EXTRACTED TEXT
§

The basic approach is to get 2 8bit scans, each with exactly the same exposure,
colour
balance, black/white point adjustments etc. (16 bit would obviously be better
but the
Photoshop tools I use are only 8 bit). One scan is of the slide you are
scanning, the
other is a of a completely opaque piece of card. Obviously, because no light
can get to
the CCD, the second scan will only show noise and any black calibration
anomalies.
If you are using the Minolta software or Vuescan to do all the processing and
adjustments, both have options to lock exposure, colour balance etc. If you do
any
significant post-scanning adjustments in Photoshop, you might have to record
the actions
so these can be applied to the scan of the opaque card.
In Photoshop, open the scan of the slide (in 8 bit mode) and open the Colour
Range box
(Select, Colour Range...) and select Shadows. Open the scan of the opaque
card, select
all and copy it. Switch back to the scan of the slide and select Edit, Paste
Into. This
should create a new layer for the opaque scan with a mask of the shadows from
the main
image. Change the layer from Normal to Difference. Take the opacity of the
layer to
zero and increase it until the worst tramline disappears.

§

WRITTEN REQUEST A
Answer these questions using the slide-scanning text.
(i) Why does the writer make 8-bit scans rather than 16-bit ones?
(ii) What will the scan of the opaque card show?
(iii) Which mode should the new layer be switched to from Normal?
WRITTEN REQUEST B
Carry on the slide-scanning text from the point after its final sentence.

Records from a data source
§

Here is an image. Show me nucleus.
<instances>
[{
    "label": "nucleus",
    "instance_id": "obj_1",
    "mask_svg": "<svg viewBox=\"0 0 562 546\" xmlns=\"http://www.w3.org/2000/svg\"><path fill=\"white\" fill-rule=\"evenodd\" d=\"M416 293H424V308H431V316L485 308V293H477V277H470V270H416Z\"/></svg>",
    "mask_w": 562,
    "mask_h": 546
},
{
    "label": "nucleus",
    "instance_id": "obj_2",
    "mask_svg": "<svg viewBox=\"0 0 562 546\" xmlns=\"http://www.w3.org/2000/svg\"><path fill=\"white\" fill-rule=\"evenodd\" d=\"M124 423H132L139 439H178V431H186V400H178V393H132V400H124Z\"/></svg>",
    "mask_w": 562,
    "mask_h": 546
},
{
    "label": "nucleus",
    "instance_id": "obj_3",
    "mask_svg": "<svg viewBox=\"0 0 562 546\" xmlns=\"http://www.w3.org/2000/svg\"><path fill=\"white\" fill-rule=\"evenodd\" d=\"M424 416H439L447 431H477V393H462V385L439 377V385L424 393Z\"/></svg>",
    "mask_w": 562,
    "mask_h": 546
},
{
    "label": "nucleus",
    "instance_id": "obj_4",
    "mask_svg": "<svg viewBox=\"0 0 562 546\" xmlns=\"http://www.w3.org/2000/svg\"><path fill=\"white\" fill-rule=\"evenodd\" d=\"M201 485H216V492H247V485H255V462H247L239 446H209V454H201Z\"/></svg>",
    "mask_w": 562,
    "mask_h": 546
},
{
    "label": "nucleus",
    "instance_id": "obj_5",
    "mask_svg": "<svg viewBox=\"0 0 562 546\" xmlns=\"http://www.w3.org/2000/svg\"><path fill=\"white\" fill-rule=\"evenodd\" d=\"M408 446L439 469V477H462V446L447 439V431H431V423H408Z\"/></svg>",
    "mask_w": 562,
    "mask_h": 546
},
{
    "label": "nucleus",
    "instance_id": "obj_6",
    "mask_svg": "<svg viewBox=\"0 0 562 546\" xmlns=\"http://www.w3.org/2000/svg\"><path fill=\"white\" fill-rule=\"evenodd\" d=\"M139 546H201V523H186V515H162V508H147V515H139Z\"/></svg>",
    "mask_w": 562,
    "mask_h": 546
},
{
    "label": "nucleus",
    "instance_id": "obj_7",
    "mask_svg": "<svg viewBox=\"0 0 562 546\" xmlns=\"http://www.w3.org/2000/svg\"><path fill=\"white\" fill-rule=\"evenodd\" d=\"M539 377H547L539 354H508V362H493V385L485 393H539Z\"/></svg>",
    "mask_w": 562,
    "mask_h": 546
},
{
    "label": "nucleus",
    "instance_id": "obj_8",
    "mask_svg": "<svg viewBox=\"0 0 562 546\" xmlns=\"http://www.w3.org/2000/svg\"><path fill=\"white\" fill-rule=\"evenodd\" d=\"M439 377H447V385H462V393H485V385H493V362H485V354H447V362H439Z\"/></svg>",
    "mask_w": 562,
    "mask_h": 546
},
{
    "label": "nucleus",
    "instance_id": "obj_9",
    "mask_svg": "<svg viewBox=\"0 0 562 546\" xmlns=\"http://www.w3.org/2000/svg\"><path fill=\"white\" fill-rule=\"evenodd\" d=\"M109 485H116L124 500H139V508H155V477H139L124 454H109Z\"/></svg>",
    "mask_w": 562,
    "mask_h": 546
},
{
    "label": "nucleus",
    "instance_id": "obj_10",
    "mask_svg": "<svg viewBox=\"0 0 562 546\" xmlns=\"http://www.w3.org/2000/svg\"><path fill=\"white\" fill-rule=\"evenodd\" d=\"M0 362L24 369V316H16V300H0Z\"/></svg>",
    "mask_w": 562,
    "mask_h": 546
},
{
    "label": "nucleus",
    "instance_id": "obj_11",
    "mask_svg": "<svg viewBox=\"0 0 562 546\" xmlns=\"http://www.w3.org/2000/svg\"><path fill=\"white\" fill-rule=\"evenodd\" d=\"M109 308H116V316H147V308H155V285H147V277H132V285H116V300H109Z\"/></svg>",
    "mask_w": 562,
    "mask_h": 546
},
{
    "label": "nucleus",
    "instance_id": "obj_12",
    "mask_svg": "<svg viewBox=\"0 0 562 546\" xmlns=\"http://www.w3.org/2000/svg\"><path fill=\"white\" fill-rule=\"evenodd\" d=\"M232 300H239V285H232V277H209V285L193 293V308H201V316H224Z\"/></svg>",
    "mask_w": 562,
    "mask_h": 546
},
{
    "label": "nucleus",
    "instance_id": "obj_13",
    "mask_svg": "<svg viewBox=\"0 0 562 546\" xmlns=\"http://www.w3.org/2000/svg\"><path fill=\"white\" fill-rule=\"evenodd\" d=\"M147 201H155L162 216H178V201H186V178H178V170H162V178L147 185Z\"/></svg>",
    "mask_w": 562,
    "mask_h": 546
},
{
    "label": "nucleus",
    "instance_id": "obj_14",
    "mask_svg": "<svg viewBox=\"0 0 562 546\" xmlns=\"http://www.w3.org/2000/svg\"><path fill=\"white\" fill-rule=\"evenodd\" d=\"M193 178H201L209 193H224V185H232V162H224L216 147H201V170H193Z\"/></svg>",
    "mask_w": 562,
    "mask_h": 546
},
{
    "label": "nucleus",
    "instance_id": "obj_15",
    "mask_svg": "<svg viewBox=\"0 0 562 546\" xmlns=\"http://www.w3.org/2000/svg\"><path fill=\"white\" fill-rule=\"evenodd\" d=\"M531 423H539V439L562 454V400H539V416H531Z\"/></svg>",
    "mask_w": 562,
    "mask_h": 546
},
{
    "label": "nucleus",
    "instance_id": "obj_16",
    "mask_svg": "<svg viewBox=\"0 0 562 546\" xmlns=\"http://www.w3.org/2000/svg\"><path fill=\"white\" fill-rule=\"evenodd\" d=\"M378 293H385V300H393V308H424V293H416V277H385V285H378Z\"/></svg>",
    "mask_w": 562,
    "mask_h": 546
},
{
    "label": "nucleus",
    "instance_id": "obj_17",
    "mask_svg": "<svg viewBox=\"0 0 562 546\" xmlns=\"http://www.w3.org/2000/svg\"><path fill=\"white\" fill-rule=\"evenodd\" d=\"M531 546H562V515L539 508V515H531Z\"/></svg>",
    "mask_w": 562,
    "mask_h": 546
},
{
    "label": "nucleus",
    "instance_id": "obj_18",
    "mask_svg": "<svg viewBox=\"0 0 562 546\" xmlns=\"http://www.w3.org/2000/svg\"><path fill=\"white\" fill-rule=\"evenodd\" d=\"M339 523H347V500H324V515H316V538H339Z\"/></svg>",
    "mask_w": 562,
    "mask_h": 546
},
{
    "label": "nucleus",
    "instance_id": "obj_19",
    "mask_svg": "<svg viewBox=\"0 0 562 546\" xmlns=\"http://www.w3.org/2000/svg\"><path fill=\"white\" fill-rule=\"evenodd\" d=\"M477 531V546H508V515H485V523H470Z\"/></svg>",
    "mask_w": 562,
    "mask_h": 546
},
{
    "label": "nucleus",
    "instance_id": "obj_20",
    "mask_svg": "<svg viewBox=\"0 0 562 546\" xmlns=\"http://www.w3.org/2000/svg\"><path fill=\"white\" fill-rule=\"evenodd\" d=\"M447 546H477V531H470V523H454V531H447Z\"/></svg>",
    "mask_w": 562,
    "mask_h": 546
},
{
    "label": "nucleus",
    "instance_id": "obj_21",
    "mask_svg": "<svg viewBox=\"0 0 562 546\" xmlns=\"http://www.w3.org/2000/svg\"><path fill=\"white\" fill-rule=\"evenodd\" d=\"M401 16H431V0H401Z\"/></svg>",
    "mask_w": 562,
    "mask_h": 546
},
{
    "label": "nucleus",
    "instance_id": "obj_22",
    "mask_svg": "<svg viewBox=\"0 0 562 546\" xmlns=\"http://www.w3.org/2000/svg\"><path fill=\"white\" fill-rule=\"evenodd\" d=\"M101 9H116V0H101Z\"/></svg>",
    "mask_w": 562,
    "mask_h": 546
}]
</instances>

§

EXPECTED ANSWER A
(i) The Photoshop tools the writer uses are only 8 bit.
(ii) Only noise and any black calibration anomalies.
(iii) Difference.

EXPECTED ANSWER B
Why select only the shadows for the mask? If you select the whole image, the
tramlines
in the shadows will disappear but it will create a corresponding tramline in
the mid-
tones and highlight!
The only downside I can see of this approach is that it does darken the shadows
and so
could throw out the balance between the shadows and the mid-tones. The ideal
would be to
fine-tune the mask more so it only selects the tramlines themselves in the
shadow areas
but I can't see an easy way of doing this.
I haven't tried this extensively (I'm between scanners at present) but seems
effective.
I'd be interested to know how well it works for anyone else and if there are any
suggestions on fine-tuning the technique.